[HOW TO COMPLETE THIS TASK] Count how many lines hold "bread" in the records, and respond with that number by itself.

[DATASET RECORDS]
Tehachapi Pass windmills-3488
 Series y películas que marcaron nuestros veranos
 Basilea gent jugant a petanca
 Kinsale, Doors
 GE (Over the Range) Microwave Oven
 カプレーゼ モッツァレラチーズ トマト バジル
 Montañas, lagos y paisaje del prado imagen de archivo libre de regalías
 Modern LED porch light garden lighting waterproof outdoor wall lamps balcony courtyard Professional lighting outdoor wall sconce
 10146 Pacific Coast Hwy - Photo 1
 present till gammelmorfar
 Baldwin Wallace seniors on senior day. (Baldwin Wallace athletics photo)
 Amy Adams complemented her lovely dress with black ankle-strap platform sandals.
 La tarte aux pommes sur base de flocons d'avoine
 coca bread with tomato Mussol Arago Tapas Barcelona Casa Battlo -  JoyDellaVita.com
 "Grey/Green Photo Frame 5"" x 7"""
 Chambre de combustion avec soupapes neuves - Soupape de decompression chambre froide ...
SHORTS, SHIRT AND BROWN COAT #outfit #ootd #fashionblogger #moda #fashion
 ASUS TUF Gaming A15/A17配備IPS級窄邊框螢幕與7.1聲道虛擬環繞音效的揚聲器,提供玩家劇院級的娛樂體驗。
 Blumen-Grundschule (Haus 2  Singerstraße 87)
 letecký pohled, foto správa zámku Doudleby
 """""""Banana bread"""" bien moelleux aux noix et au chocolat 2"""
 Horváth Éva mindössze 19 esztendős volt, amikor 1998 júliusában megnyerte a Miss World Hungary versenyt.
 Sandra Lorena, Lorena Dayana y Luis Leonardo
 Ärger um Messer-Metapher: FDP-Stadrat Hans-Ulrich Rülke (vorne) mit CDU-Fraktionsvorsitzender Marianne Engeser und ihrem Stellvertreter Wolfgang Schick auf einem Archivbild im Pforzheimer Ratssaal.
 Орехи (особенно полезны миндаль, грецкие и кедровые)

[EXERCISE OUTPUT] 2